Clinical Trial of Transtek Body Fat Analyzer (GBF-835-N2 & Other 7 Models) (15001Analy)

Verify the Functions and Efficiency of Transtek (Trade Mark) Body Fat Analyzer, 8 Models

The clinical protocol of the clinical testing of this device:

1. Objective of the test: To verify the functions and efficiency of devices.
2. Test methods and procedures: Comparison Test.
3. Device Under Test (DUT): Transtek Body Fat Analyzer, Model: GBF-835-N2, GBF-835-N2 Plus, LS202-B1, LS202-B1 Plus, LS206-E1, LS206-E1 Plus, GBF-1251-B1, and GBF-1251-B1 Plus.
4. Comparison device: TRANSTEK GBF-1251-B and Tanita BC-533.
5. Study endpoints: DUT and the comparison device are substantial equivalence.
6. Statistical methodology used: Description of statistical methods.

Study Overview

• Status: Completed
• Conditions: Weight; Body Fat Disorder
• Intervention / Treatment: Device: Transtek DUT; Device: Reference

Detailed Description

1. Test Purpose:

   The aim of clinical test is to collect BMI, body fat, total body water, muscle mass, bone mass, calorie, and visceral fat reading value which measured by DUT and reference device.

2. Target Subject:

   The subject database shall contain at least 30 male and 30 female subjects and all above 10 years old.

3. Test procedures:

   1. Record the name, age, gender, and height of each subject.
   2. Let subject seated calmly for two minutes before test, dry the feet.
   3. Use device to measure weight, body fat, total body water, bone mass, and muscle mass; record reading value.
   4. For each subject, repeat 3) to get 3 pairs measurements.
   5. Repeat step 1) to 4) for every device (DUT: GBF-835-N2, GBF-835-N2 Plus, LS202-B1, LS202-B1 Plus, LS206-E1, LS206-E1 Plus, GBF-1251-B1, and GBF-1251-B1 Plus; and reference device: GBF-1251-B and BC-533).
   6. Repeat step 1) to 5) for each subject.

4. Note:

   1. No motion and speaking are allowed during the measurement.
   2. All DUT use the same algorithms and contact the patient at the same body locations (feet), and operate on the same frequency.
   3. Test environment: Temperature: 22±1℃; Relative humidity: 40~70%.

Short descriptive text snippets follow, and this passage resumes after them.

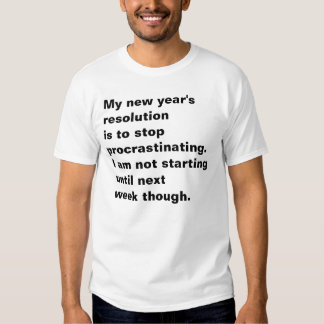Funny New Years Resolution T-Shirts & Shirt Designs | Zazzle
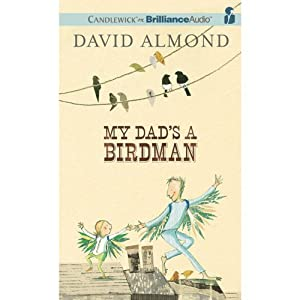 My Dad's a Birdman Audiobook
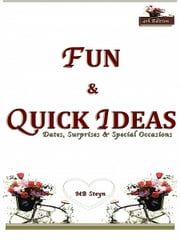 FUN & QUICK IDEAS: Ideas for Dating & Surprises ebook by MB Steyn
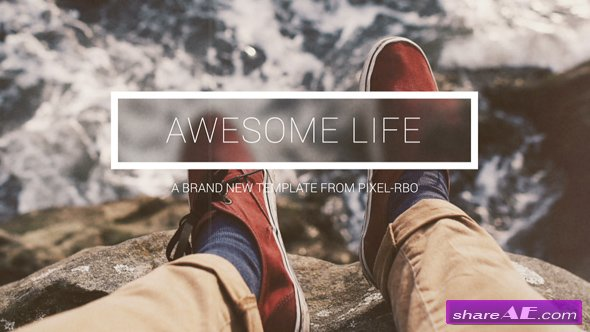 Videohive Awesome Life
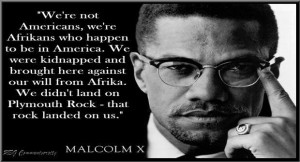 Two views on race from Malcolm X? No a developing understanding. and ...
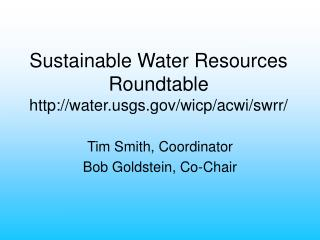 Sustainable Water Resources Roundtable watergs/wicp/acwi/swrr/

• Study Type: Interventional
• Enrollment (Actual): 60
• Phase: Not Applicable

Contacts and Locations

Study Locations

• China
  • Sichuan
    • Chengdu, Sichuan, China, 610041
      • Wuhou District Hospital

Participation Criteria

Eligibility Criteria

• Ages Eligible for Study: 10 years and older (Child, Adult, Older Adult)
• Accepts Healthy Volunteers: No
• Genders Eligible for Study: All

Description

Inclusion Criteria:

• Male, female

Exclusion Criteria:

• Below 10 years old

Study Plan

How is the study designed?

Design Details

• Allocation: Non-Randomized
• Interventional Model: Factorial Assignment
• Masking: None (Open Label)

Number of Arms

2

Arms and Interventions

Participant Group / Arm	Intervention / Treatment
Experimental: Transtek DUT; Which measured by DUT: GBF-835-N2, GBF-835-N2 Plus, LS202-B1, Ls202-B1 Plus, LS206-E1, LS206-E1 Plus, GBF-1251-B1, and GBF-1251-B1 Plus.	Device: Transtek DUT; Measuring weight, total body water, body fat, muscle mass, bone mass, BMI, visceral fat, and calorie. Measure each participants by Transtek DUT.; Device: Reference; Measuring weight, total body water, body fat, muscle mass, bone mass, BMI, visceral fat, and calorie. Measure each participants by Reference.
Experimental: Reference; Measured by Reference: TRANSTEK® Glass Body Fat Analyzer GBF-1251-B, Tanita® Body Composition Monitor BC-533.	Device: Transtek DUT; Measuring weight, total body water, body fat, muscle mass, bone mass, BMI, visceral fat, and calorie. Measure each participants by Transtek DUT.; Device: Reference; Measuring weight, total body water, body fat, muscle mass, bone mass, BMI, visceral fat, and calorie. Measure each participants by Reference.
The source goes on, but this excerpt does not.